SGA also advised Twin Falls to work with regional real estate developers to expose their hot market for investment. Since then, developers from Boise and Sun Valley, ID have begun targeting the warehouse district and old buildings are being revamped to serve as new homes for companies like Cavalli Corp., and Milner’s Gate, and Melni Connectors—the highly successful small electrical connector startup that we featured in 2017.

But as new businesses have moved in, Twin Falls was faced with its own housing shortage, particularly when it came to workforce and low-income housing. This prompted the city to expand relationships with regional developers to also include new residential projects downtown. Now, Twin Falls is seeing some of the first multifamily projects in over a decade and there’s a special consideration for workforce housing. There are also plans to turn a city-owned parking lot into a colony of furnished micro-dwellings.

The Idaho Youth Ranch Building, pictured here, will soon be repurposed as a 28-unit mixed-use residential building. (Image: MagicValley.com)

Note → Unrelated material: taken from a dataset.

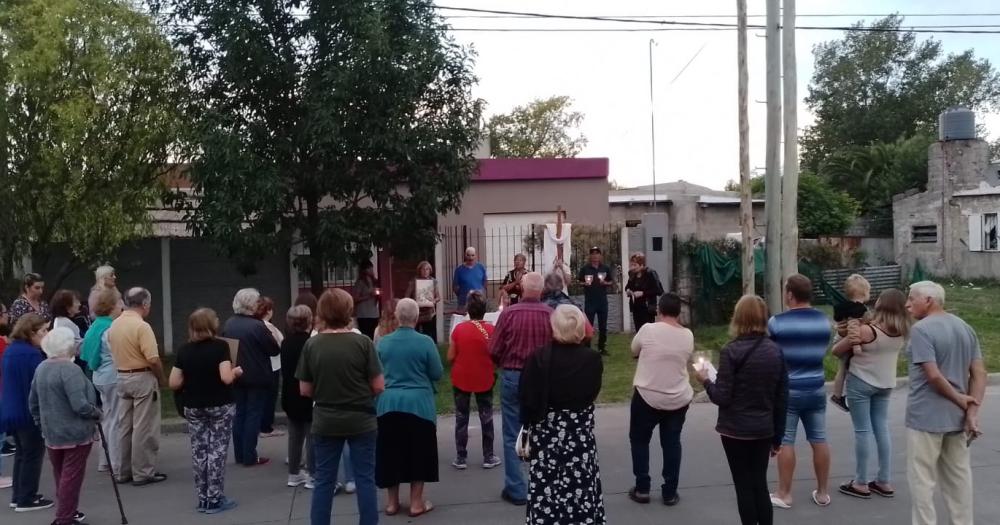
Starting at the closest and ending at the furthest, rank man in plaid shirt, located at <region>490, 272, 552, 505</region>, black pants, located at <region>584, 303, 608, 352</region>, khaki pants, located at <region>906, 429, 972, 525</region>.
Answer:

The technical assistance workshop and engagement has helped point Twin Falls toward success for its existing and future small-scale manufacturers. New workforce training opportunities and the development of much needed housing are both supporting the city’s maker economy. All of this is helping Twin Falls create a renewed vibrancy in town that’s attracting new talent and residents.

Onward and upward

Both Lowell and Twin Falls have found close relationships to be key when nurturing small-scale manufacturing. Each of these cities have brought together a slew of stakeholders—from property owners and financial institutions to community development corporations and the manufacturers themselves—to cook up success.

Cities all across the country are using small-scale manufacturing to boost local economies and inject vibrancy into forgotten neighborhoods. The resulting place-based economic development can catalyze broader community development as it allows workers with a wide range of skill sets to access high-paying jobs close to home. Due to made-in-house products and wider market for sales—from online outlets like Etsy, business-to-business sales, and direct to consumers—makers are often the only types of businesses that can create a foothold for future growth in redeveloping areas while surviving financially.

We’re excited to see what the next six months bring as we work with local stakeholders in High Point, NC; Columbia, MO; South Bend; IN, Lafayette, LA; Baltimore, MD; and Cusick, WA.